Greg Wilson’s recent post An E-Bike for the Mind reminded me of Jorma Sajaniemi’s work on the roles of variables. Sajaniemi found that just eleven roles cover nearly all variables in novice programs: stepper, most-wanted holder, gatherer, one-way flag, and so on. As Wilson puts it, types tell you about a variable’s state at rest while roles tell you about its state in motion. Once you learn the roles, you can look at unfamiliar code and immediately recognize the shape of the algorithm from how data flows through it.

Every package in a registry plays a particular role, whether it’s a library your application calls, a tool your build pipeline runs, a daemon your infrastructure depends on, or a firmware blob that makes your hardware work. This holds across all kinds of package managers, from npm and RubyGems to Homebrew, apt, Helm, Terraform Registry, and OpenVSX, and the role tells you more about how a package fits into a system than the name or the README. Two packages in completely different domains, managed by completely different tools, can behave identically because they play the same role.

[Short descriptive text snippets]
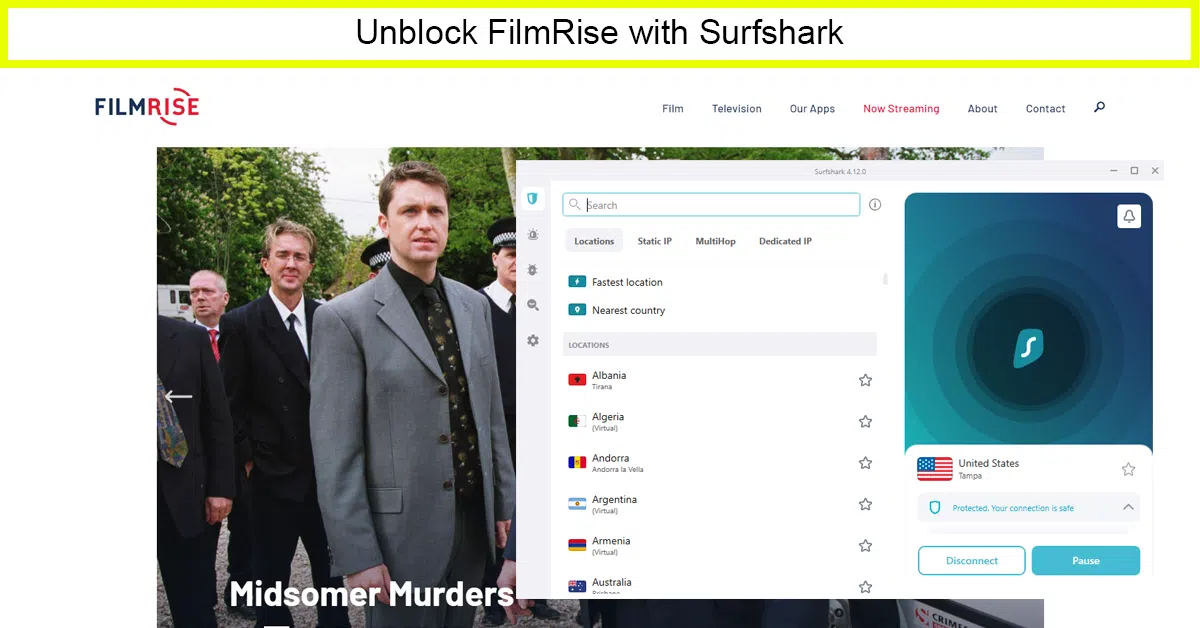 Surfshark – Pocket-Friendly VPN to Watch FilmRise in Canada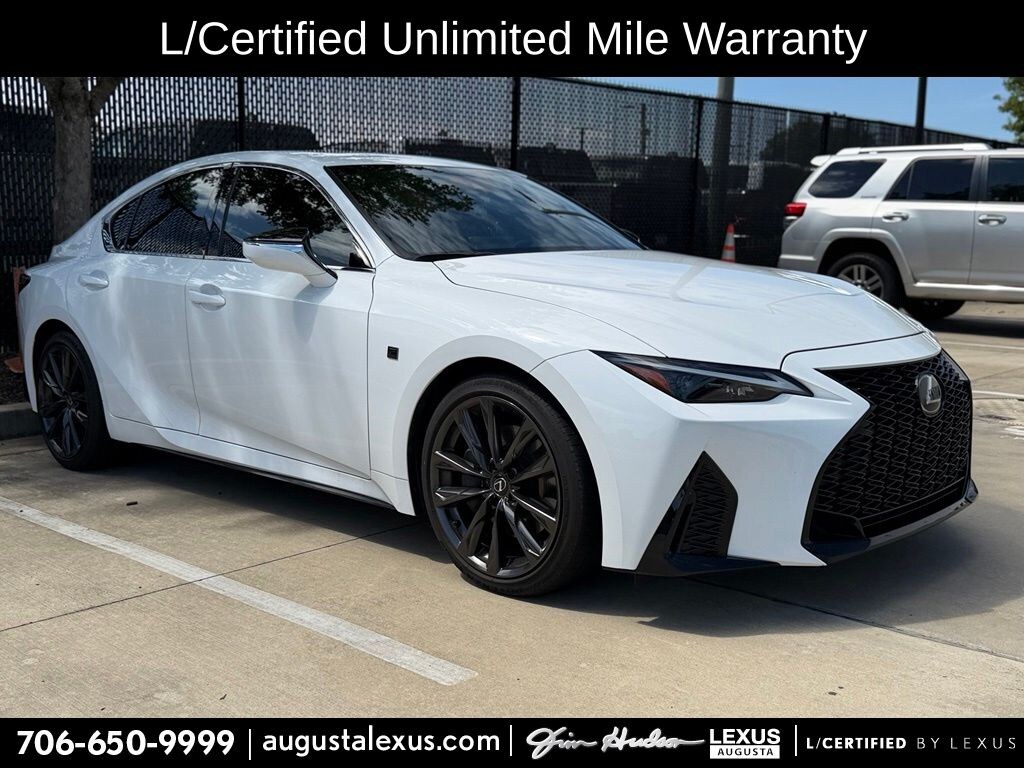 Certified 2025 Lexus IS 350 F SPORT Design Sedan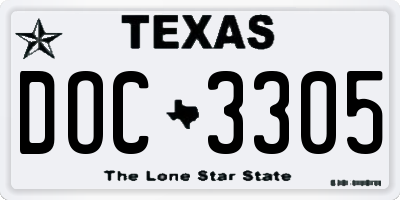 TX license plate DOC3305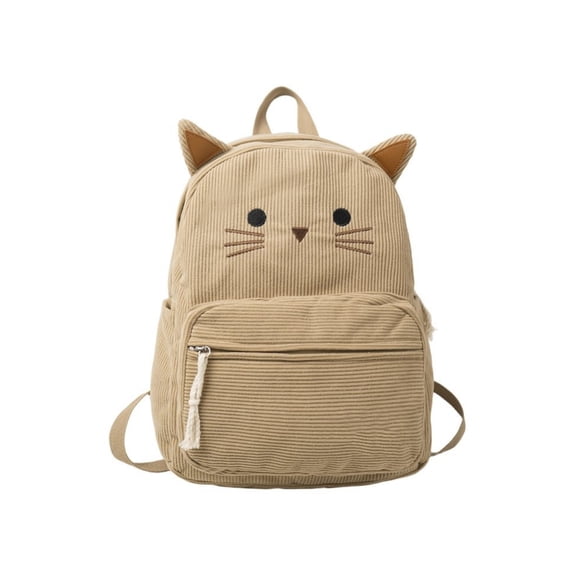 Stylish Backpack Korean Trendy Daypack Ergonomic Corduroy Laptop Bag Book Bags for Daily Commute Travel Use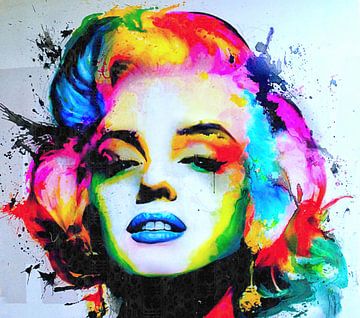 Marilyn Monroe - Film Cut - Kleurrijk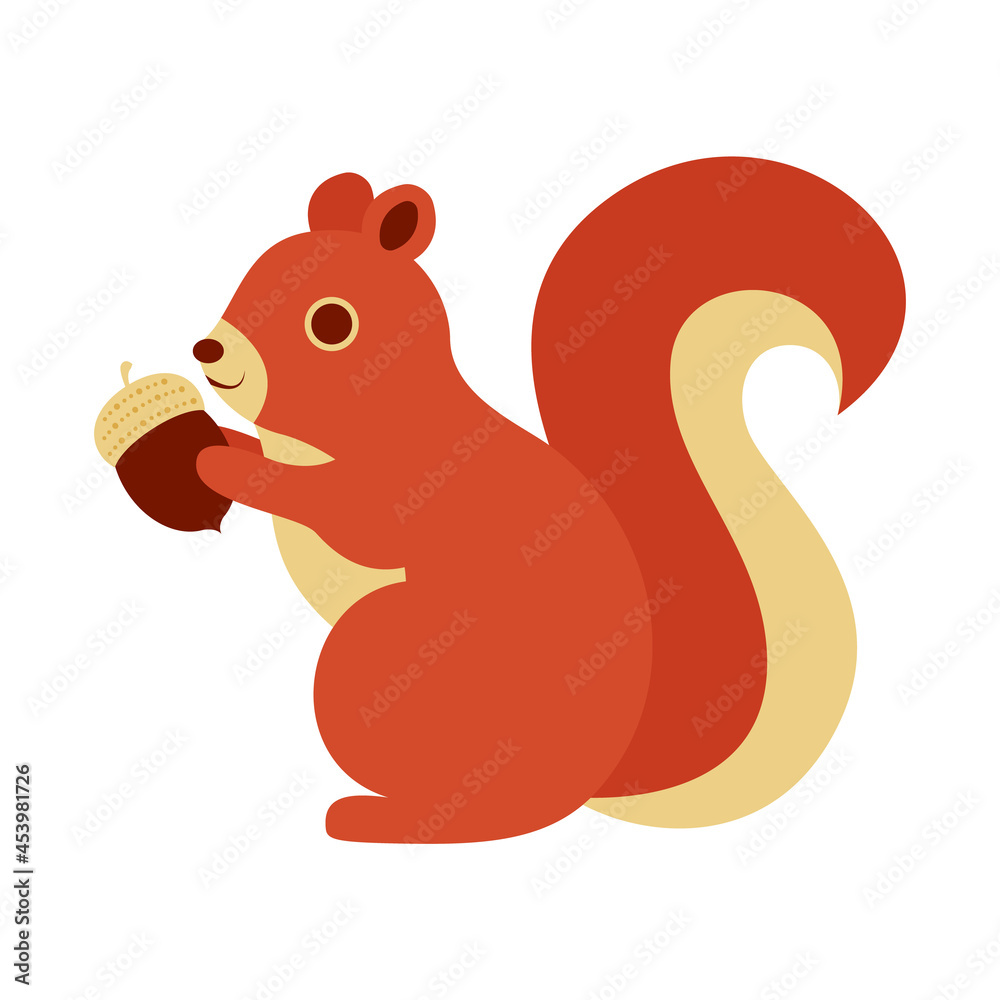 vector illustration of a squirrel with a nut for banners, cards, flyers, social media wallpapers, etc. vector illustration of a squirrel with a nut for banners, cards, flyers, social media wallpapers, etc.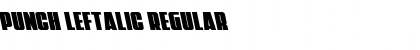 Download Punch Leftalic Regular Font Title Preview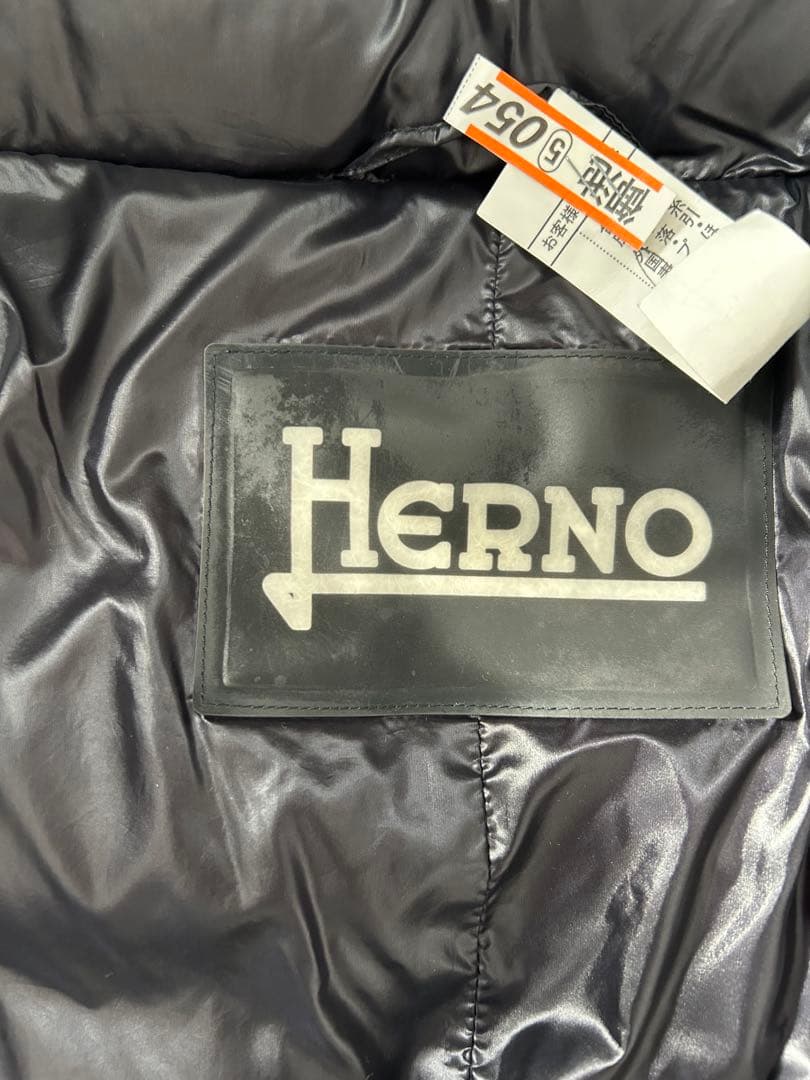 HERNO ヘルノ　ロングダウンコート 40サイズ　ブラック
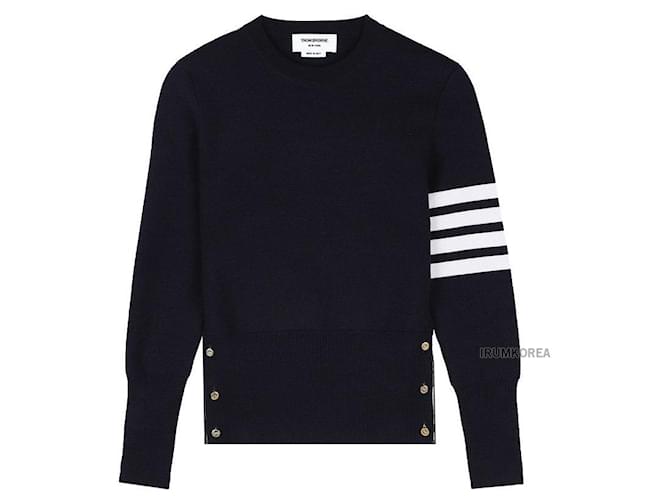 Thom Browne Stitch Strickpullover schwarz Damen - Ansicht 9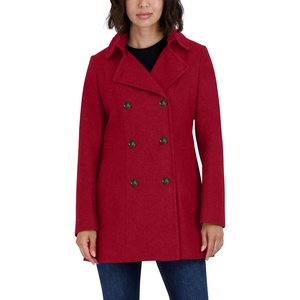 image:imageNautica Womens Soft Wool Blend PeacoatDeep Red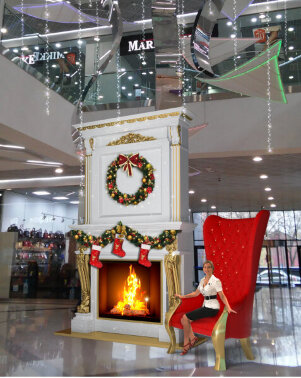 Комплект декораций &quot;Камин&quot;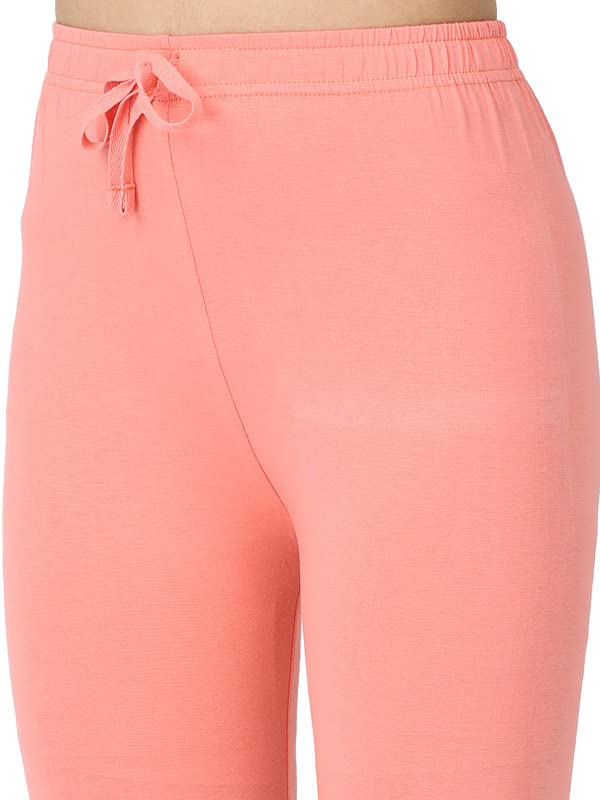 Image of Robinbosky Cotton Churidhar Leggings for Women - Stylish, Stretchable & Flattering Fit for All-Day Comfort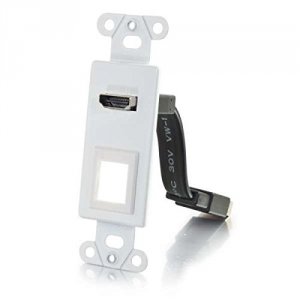 C2g 39711 Hdmi Pass Through Decorative Wall Plate With One Keystone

◆ **What you are asked to do**: According to the text on package roles, how many roles did Sajaniemi find cover nearly all variables in novice programs?

◆ **Solved problem**: Eleven roles.